I have never quite understood reviews that describe a comedy as being “mildly amusing”. Clearly, it’s a phrase intended to damn with faint praise, but you never hear critics talking about being mildly moved, when actually there are far more obvious gradations in response to tragedy. But gradations are much harder once a play has been designated a comedy and its primary purpose is clearly to make people laugh. Of course, a great comedy can do a great deal more too. Think of Complicité’s extraordinary A Minute Too Late, a hilarious spectacle of death. Or Chekhov. Always good, I reckon, to think of Chekhov.
Undoubtedly, comedy changes in context, culture and through different eras. In the late 19th and early 20th centuries, audiences went to see the same performers in music halls again and again because they wanted to hear the same songs and jokes over and over.
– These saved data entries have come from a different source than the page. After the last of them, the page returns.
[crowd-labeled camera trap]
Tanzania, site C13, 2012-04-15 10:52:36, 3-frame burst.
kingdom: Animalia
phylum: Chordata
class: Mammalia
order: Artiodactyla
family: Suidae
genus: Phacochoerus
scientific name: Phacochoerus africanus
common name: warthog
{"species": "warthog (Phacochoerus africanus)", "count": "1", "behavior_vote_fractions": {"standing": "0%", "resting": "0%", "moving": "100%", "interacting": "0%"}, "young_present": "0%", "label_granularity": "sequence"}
Today, if a comic came back with the same set in Edinburgh each year, they would be given short shrift. We live in a time when new content is king.
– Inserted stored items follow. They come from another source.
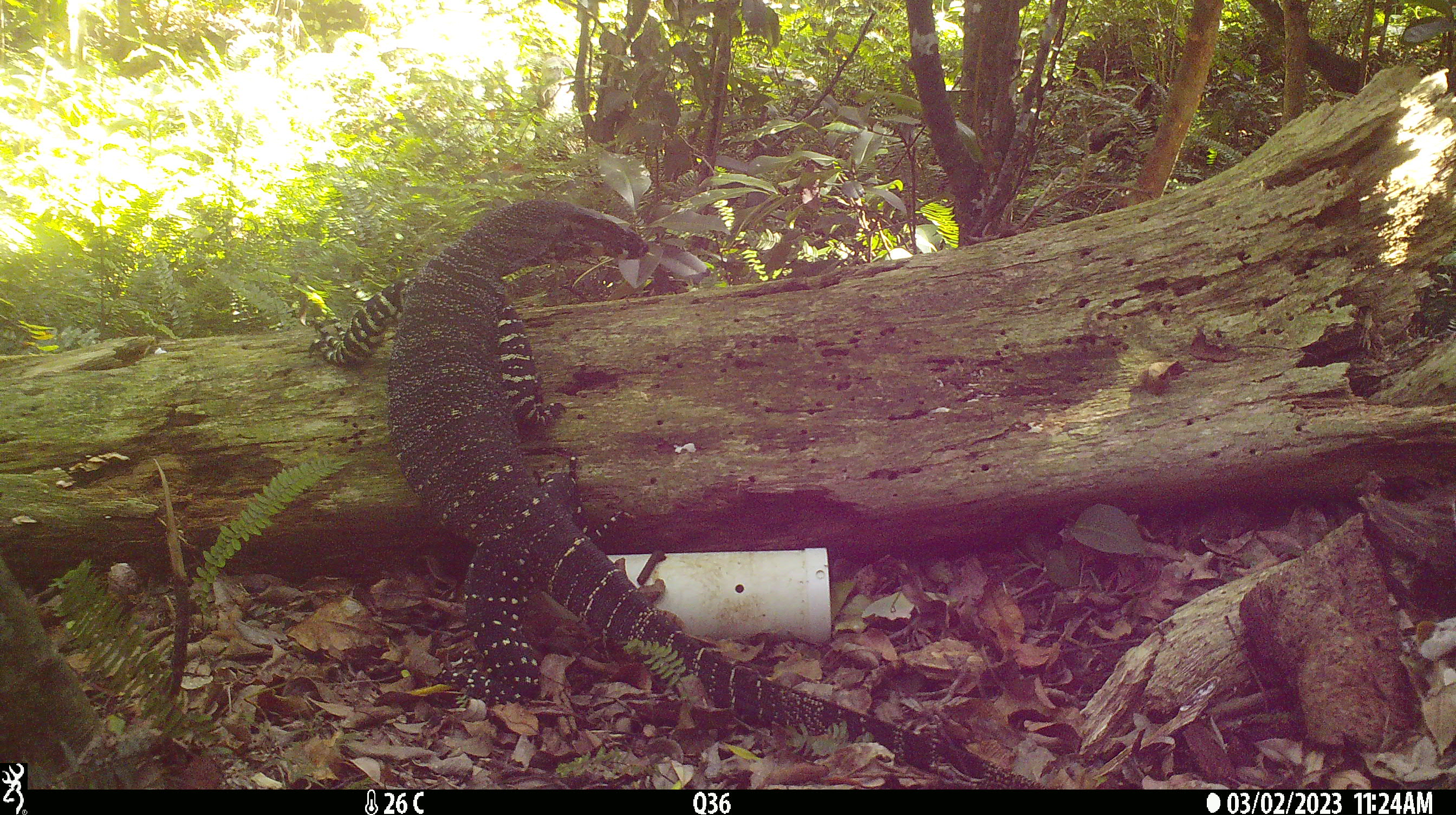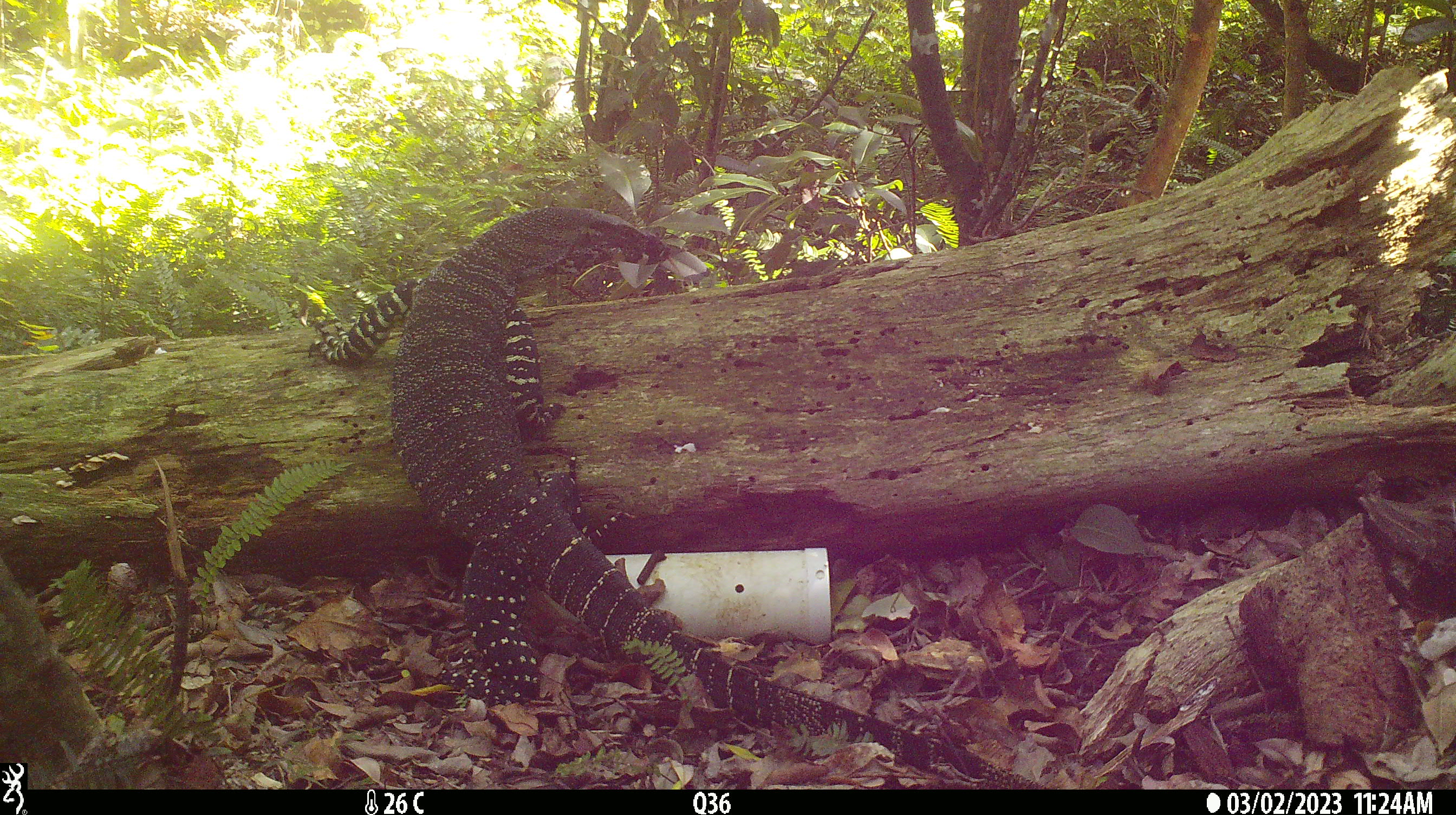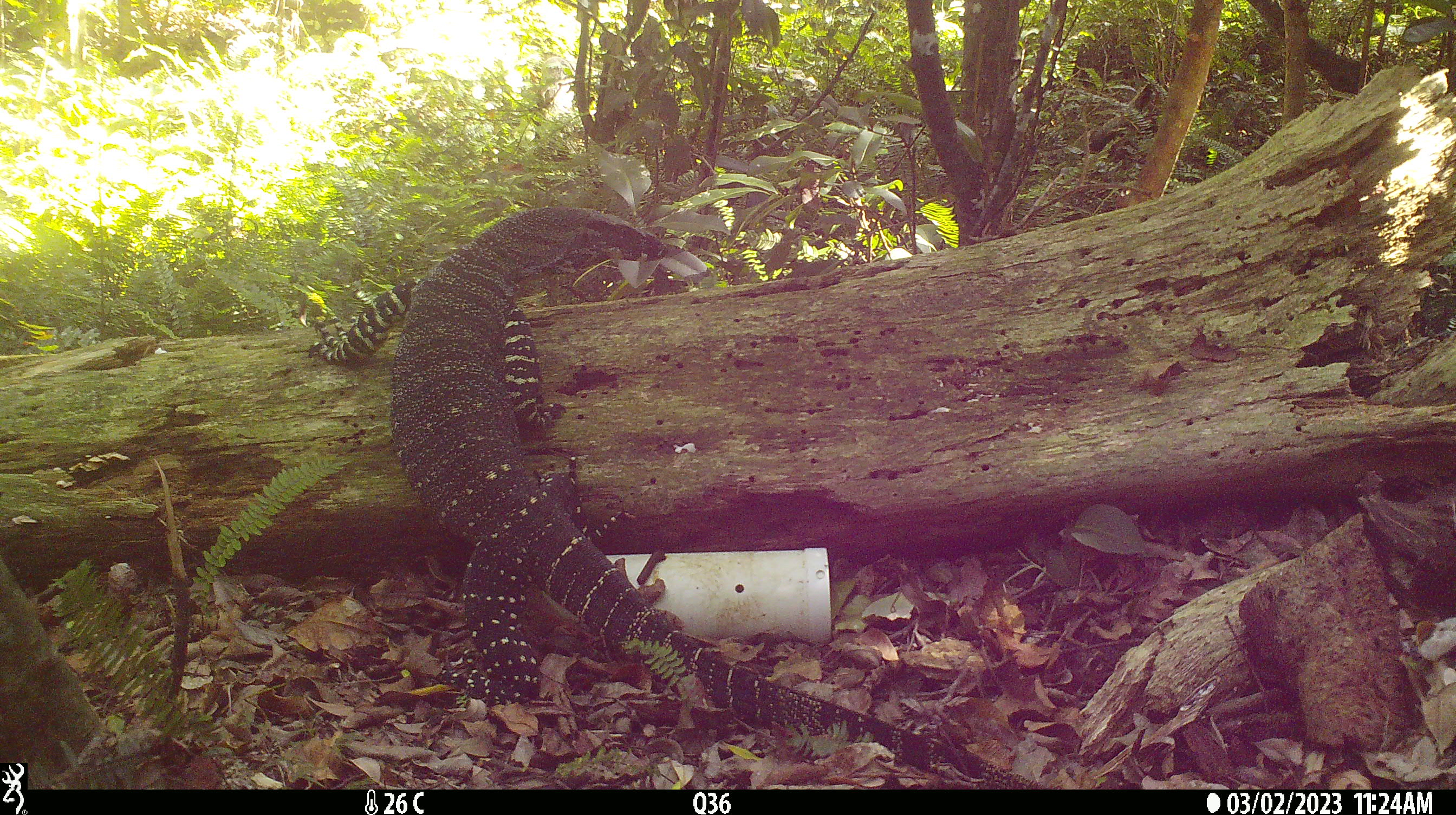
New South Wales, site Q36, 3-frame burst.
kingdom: Animalia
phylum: Chordata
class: Reptilia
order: Squamata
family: Varanidae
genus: Varanus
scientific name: Varanus varius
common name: lace monitor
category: goanna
If you don’t succumb to riotous audience laughter, it can be a lonelier place than a lifetime in a dead marriage
There is good reason why the comedies of Plautus and Aristophanes are less familiar to us now than the tragedies of Sophocles and Euripides. Comedy doesn’t travel well, across borders or across the centuries. The farces of Ben Travers and Feydeau are staged far less frequently than they were 30 or 40 years ago. Writing in Time Out about the West End revival of Noises Off, Andrzej Lukowski expressed the fear that perhaps it has dated. Maybe comedy simply doesn’t last for ever.
Of course, laughter can be infectious, particularly in a live performance. I am not a big slapstick fan, but on numerous occasions I have had my expectations confounded in a pantomime slop scene. There is a singular joy in being part of an audience that is having a riotous time. But if you don’t succumb, it can be a lonelier place to spend a few hours than a lifetime in a dead marriage. Why are all these people laughing? Is your own sense-of-humour failure a sign of personal inadequacy or an inability to engage?
Or is it just that what tickles each of our individual funny bones – whether people slipping on banana skins or satire – is as particular to each of us as our taste (or not) for coriander or the colour yellow? I also wonder whether there are gender differences in what we do or do not find funny.
Perhaps, too, laughter can make you forgive a multitude of sins in terms of craft and construction, and sometimes if the craft and construction are top notch the laughter just gurgles like water gushing after a blocked pipe is unstopped. I’d put The Unfriend in the former category and Noises Off in the latter. Others would differ.
What both shows will undoubtedly do is bring great pleasure to many, and that’s great. But if what makes us laugh is singular to us all, the critic who doesn’t laugh at either of these shows and writes as such is simply reflecting their own experience. Like all criticism, it’s not right and not wrong: just an honest account of their personal encounter with the play.